REQUIRED WORK:
Could you set down exactly the lines of the data below, starting at the one that holds "Father helping son" and ending at the one that holds "Steve Griffin / The Salt Lake Tribune", both included, and only those?

Data items:
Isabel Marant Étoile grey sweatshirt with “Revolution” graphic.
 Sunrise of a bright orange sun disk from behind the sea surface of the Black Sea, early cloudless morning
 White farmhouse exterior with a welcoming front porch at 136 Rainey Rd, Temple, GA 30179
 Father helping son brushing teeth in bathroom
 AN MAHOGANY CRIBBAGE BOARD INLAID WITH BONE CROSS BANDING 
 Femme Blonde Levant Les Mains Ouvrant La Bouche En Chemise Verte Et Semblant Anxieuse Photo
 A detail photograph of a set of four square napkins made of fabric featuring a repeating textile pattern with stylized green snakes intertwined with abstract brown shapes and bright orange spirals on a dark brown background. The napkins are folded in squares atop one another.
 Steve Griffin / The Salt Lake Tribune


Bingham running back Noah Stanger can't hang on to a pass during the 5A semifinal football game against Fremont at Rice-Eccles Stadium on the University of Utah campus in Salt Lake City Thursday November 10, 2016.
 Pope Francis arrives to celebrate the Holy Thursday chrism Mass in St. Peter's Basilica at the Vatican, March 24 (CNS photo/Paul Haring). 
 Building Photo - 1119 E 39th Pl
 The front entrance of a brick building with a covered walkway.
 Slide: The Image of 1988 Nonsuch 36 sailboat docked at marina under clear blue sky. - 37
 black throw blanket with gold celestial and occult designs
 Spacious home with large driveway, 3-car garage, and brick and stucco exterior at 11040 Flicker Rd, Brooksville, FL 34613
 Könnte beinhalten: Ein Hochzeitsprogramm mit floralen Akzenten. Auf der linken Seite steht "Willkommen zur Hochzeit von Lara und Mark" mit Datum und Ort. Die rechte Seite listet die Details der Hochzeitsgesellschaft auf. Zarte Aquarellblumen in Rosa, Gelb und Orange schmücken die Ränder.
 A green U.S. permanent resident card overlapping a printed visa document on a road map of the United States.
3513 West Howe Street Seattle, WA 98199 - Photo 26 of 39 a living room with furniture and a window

RESULT OF THE EXERCISE:
 Father helping son brushing teeth in bathroom
 AN MAHOGANY CRIBBAGE BOARD INLAID WITH BONE CROSS BANDING 
 Femme Blonde Levant Les Mains Ouvrant La Bouche En Chemise Verte Et Semblant Anxieuse Photo
 A detail photograph of a set of four square napkins made of fabric featuring a repeating textile pattern with stylized green snakes intertwined with abstract brown shapes and bright orange spirals on a dark brown background. The napkins are folded in squares atop one another.
 Steve Griffin / The Salt Lake Tribune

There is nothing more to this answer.